Demikian juga disyaratkan menurut pendapat orang banyak, jangan ada kotoran di bawah kuku yang menghalangi air untuk masuk ke dalamnya.
Berbeda dengan paham banyak ulama, diantaranya adalah Imam Ghazali, Imam Zarkasyi, dan lainnya. Mereka menguatkan pendapat dengan memberikan kelonggaran bahwa boleh ada kotoran di bawah kuku, asal bukan jenis adonan. Mereka berdalil bahwa Nabi Muhammad saw pernah memerintahkan memotong kuku dan membuang kotoran di dalamnya, tetapi tidak menyuruh mengulangi shalat.

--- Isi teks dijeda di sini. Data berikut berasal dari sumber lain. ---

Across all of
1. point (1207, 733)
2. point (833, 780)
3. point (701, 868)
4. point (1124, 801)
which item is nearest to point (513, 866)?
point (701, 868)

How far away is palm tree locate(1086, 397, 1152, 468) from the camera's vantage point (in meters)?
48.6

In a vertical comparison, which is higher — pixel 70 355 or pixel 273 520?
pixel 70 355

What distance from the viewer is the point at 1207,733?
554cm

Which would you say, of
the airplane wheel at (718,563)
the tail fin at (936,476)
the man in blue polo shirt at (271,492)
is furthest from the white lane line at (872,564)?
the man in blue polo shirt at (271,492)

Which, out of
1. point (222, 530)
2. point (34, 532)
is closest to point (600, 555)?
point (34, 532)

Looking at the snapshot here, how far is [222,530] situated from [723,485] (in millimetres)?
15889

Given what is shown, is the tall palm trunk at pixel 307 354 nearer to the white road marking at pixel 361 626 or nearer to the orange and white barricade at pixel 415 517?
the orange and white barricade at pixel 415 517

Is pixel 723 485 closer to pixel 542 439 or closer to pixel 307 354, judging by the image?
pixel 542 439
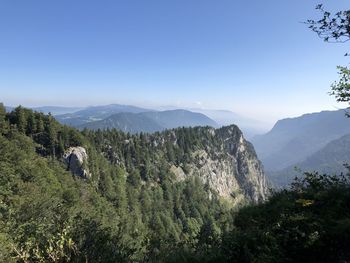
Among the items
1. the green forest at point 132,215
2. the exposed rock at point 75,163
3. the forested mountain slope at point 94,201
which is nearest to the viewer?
the green forest at point 132,215

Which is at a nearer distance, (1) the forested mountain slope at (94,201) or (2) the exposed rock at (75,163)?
(1) the forested mountain slope at (94,201)

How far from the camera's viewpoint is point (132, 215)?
389 ft

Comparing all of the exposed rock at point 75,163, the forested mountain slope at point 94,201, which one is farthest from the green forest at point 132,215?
the exposed rock at point 75,163

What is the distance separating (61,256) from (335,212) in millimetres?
8346

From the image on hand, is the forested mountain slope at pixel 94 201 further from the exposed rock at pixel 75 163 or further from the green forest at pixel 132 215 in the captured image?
the exposed rock at pixel 75 163

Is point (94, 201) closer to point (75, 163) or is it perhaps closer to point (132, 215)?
point (132, 215)

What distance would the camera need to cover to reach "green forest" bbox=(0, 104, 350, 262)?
9.20 m

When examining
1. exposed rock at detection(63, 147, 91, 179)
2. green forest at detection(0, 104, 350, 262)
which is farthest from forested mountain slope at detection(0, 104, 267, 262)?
exposed rock at detection(63, 147, 91, 179)

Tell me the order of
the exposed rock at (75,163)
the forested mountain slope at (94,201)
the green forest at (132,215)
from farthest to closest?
the exposed rock at (75,163), the forested mountain slope at (94,201), the green forest at (132,215)

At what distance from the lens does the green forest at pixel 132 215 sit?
920 cm

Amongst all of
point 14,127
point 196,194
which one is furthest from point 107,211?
point 196,194

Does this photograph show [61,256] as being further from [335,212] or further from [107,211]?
[107,211]

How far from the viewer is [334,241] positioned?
8727 mm

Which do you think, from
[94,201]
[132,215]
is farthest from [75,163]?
[132,215]
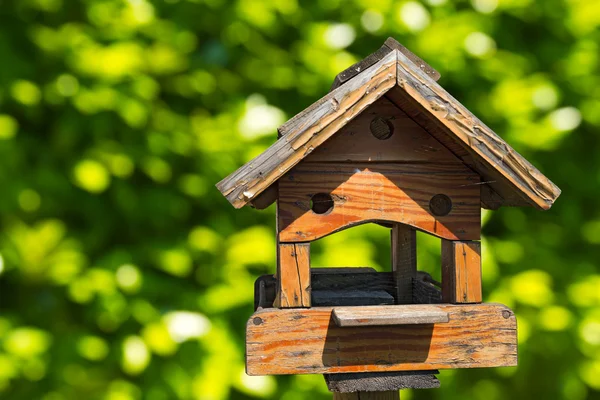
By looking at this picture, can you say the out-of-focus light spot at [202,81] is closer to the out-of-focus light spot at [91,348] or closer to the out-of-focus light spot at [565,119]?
the out-of-focus light spot at [91,348]

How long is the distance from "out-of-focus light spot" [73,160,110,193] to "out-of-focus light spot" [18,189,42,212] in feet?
0.60

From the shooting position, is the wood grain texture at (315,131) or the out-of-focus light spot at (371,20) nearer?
the wood grain texture at (315,131)

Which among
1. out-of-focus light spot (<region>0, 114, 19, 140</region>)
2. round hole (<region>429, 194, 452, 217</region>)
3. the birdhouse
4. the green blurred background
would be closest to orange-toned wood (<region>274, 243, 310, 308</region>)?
the birdhouse

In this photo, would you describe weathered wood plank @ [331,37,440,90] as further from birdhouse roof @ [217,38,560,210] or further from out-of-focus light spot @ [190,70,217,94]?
out-of-focus light spot @ [190,70,217,94]

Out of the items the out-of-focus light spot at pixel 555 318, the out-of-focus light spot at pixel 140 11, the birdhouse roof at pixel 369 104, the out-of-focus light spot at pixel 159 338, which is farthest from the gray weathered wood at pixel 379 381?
the out-of-focus light spot at pixel 140 11

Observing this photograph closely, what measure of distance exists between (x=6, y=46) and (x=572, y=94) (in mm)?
2219

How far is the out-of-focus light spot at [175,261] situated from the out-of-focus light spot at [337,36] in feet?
3.10

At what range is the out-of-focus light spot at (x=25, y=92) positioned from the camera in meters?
2.40

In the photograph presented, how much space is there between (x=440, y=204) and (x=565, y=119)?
1.39 metres

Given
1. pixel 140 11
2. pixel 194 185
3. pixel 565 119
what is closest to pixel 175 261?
pixel 194 185

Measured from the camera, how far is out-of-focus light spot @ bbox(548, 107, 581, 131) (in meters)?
2.54

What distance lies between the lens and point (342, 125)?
1.24m

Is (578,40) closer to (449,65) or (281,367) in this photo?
(449,65)

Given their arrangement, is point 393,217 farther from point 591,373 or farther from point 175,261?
point 591,373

Imam Adzra’i dan lainnya mengisyaratkan bahwa pendapat itu dhaif. Beliau menjelaskan bahwa tidak diperkenankan adanya sesuatu di dalam kuku seandainya menghalangi air masuk ke tempat itu.
Imam Baghawi telah berfatwa mengenai kotoran dari debu yang melekat, hal itu mencegah sahnya wudu. Berbeda dengan sesuatu yang keluar dari badan sendiri, misalnya biang keringat (maka tidak apa-apa).

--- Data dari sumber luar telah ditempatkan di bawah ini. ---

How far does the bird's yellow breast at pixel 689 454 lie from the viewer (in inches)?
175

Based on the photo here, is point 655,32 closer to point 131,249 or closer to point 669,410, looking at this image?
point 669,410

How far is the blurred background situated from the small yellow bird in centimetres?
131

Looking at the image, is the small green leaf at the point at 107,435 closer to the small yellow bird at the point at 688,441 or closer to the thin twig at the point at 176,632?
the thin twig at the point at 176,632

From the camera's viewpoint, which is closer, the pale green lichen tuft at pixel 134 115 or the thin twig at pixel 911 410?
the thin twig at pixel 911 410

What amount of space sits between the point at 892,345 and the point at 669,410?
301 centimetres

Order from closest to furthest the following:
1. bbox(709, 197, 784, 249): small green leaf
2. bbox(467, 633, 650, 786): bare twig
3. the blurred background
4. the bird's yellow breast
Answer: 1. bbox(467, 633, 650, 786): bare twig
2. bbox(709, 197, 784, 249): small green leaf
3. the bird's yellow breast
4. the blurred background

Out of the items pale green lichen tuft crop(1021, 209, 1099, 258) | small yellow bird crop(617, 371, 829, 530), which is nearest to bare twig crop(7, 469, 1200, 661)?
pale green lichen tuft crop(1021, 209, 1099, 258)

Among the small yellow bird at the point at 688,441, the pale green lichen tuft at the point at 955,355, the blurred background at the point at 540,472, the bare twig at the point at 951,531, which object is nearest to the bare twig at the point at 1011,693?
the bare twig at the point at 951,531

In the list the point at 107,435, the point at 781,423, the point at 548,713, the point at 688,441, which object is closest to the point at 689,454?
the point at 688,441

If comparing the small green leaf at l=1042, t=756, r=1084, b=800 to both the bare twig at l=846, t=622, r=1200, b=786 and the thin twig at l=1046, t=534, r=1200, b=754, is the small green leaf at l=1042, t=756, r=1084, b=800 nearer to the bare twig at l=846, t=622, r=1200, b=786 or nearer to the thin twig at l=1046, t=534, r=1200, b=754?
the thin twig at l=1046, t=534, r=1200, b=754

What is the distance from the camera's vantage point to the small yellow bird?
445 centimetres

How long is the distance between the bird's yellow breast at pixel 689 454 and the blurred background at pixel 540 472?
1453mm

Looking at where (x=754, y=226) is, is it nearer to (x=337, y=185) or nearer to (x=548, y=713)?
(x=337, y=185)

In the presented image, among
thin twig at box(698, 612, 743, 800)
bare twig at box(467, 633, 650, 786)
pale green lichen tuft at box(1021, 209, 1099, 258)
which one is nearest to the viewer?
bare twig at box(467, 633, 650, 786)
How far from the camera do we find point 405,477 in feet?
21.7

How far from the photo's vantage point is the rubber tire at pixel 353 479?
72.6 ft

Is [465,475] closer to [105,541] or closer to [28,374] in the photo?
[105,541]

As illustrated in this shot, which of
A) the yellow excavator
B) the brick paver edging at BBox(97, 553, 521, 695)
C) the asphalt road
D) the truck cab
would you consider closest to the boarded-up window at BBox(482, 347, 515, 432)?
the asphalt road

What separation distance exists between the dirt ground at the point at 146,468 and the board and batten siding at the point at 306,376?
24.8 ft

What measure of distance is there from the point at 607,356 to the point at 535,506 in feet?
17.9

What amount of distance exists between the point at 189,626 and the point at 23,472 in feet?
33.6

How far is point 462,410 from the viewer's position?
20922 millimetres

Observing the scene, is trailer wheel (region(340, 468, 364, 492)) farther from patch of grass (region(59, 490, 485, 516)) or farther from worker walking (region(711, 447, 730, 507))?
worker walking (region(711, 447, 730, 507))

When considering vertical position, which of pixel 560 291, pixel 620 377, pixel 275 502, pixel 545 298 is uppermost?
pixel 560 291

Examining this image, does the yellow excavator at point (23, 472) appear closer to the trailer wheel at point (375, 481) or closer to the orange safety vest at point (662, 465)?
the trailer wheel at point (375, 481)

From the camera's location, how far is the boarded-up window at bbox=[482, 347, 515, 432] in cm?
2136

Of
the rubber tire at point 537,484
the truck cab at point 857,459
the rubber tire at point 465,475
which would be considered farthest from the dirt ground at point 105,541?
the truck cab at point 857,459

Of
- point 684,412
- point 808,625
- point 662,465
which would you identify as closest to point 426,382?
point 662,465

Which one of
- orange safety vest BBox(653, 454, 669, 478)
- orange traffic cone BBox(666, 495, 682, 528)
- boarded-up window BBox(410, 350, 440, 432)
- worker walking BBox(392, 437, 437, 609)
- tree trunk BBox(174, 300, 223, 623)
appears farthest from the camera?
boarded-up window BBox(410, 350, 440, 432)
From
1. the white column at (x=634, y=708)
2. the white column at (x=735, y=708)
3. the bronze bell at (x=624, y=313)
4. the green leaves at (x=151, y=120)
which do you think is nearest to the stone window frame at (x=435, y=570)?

Syarat wudu yang kelima adalah tiba waktu shalat bagi orang yang selalu berhadas, misalnya beser dan pendarahan bagi wanita (mustahadhah).

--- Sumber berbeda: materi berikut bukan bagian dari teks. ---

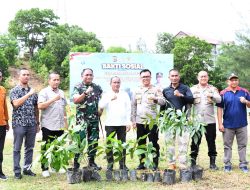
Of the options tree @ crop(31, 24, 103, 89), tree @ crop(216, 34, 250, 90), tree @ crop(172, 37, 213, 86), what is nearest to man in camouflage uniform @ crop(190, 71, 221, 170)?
tree @ crop(216, 34, 250, 90)

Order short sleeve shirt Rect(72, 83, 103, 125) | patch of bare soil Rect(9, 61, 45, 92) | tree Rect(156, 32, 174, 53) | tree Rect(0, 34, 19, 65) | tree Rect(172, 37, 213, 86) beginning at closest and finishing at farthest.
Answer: short sleeve shirt Rect(72, 83, 103, 125), tree Rect(172, 37, 213, 86), patch of bare soil Rect(9, 61, 45, 92), tree Rect(0, 34, 19, 65), tree Rect(156, 32, 174, 53)

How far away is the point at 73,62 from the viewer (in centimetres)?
1212

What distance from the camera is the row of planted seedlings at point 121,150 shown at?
15.8 ft

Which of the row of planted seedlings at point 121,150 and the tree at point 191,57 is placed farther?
the tree at point 191,57

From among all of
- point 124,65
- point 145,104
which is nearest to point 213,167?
point 145,104

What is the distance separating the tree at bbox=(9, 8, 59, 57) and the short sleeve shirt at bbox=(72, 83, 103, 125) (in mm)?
39285

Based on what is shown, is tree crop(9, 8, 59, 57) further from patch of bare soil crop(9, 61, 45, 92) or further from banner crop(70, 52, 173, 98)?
banner crop(70, 52, 173, 98)

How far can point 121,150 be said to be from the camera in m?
5.00

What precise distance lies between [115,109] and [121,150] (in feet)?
2.22

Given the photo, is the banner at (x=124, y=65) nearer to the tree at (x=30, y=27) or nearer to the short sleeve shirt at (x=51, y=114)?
the short sleeve shirt at (x=51, y=114)

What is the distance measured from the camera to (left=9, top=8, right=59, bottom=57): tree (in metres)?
43.8

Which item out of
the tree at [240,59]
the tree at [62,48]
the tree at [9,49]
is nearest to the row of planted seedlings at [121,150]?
the tree at [240,59]

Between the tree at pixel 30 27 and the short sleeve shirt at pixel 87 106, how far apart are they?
39285 millimetres

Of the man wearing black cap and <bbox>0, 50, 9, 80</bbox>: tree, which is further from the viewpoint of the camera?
<bbox>0, 50, 9, 80</bbox>: tree
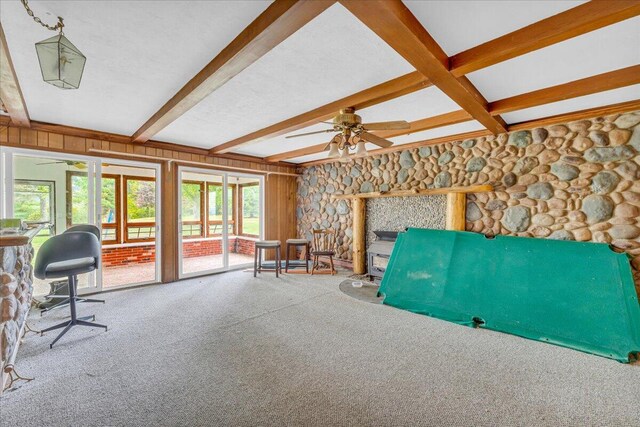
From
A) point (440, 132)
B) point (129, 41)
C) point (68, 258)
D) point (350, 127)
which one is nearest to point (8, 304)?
point (68, 258)

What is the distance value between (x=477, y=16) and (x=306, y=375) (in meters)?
2.59

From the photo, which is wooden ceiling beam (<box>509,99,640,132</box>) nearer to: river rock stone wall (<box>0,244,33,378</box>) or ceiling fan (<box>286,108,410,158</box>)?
ceiling fan (<box>286,108,410,158</box>)

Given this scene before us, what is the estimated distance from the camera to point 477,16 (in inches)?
59.6

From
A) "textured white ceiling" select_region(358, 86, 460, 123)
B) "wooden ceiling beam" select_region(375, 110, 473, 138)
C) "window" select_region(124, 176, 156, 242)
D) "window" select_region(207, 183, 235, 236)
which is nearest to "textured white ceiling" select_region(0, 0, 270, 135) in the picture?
"textured white ceiling" select_region(358, 86, 460, 123)

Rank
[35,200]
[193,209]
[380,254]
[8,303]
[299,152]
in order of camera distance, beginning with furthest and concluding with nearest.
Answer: [193,209], [299,152], [380,254], [35,200], [8,303]

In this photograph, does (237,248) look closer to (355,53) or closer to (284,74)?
(284,74)

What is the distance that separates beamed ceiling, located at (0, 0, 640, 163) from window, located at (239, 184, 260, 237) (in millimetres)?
3153

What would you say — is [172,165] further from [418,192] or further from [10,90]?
[418,192]

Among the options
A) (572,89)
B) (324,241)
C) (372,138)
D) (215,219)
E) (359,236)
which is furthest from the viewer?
(215,219)

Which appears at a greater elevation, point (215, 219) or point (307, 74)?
point (307, 74)

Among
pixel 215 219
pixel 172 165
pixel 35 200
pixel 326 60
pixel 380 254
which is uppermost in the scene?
pixel 326 60

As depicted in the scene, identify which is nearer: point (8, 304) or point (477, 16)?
point (477, 16)

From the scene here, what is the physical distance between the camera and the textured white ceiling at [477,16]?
142 cm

Disyaratkan lagi kepadanya, yaitu harus memperkirakan tiba waktunya. Jangan berwudu, misalnya orang yang bertayamum untuk shalat fardu atau shalat sunat yang tertentu waktunya, sebelum tiba waktu mengerjakannya.
Shalat jenazah (dilakukan) sebelum (jenazah) dimandikan, shalat tahiyyatul masjid sebelum masuk ke mesjid, dan shalat rawatib akhir (ba’diyah) sebelum mengerjakan shalat fardu.
Bagi khatib yang sering berhadas, wajib melakukan 2 wudu atau 2 kali tayamum. satu diantaranya untuk 2 khotbah dan 1 lagi untuk sesudah khotbah kedua shalat jumat. Bagi yang tidak sering berhadas, cukup 1 kali wudu, untuk khotbah jumat.
Bagi yang sering berhadas, wajib berwudu untuk setiap fardu, seperti halnya tayamum. (wanita yang istihadhah) wajib membersihkan farji dan mengganti kapas pembalut yang ada di sekitar vagina walaupun tidak bergeser dari tempatnya.
Orang yang beser wajib menyegerakan mengerjakan shalat. Seandainya ia mengakhirkan karena kemaslahatan shalat, misalnya menunggu berjamaah atau shalat jumat walaupun akhir dari awal waktu, atau pergi ke mesjid, semua itu tidak menjadi masalah.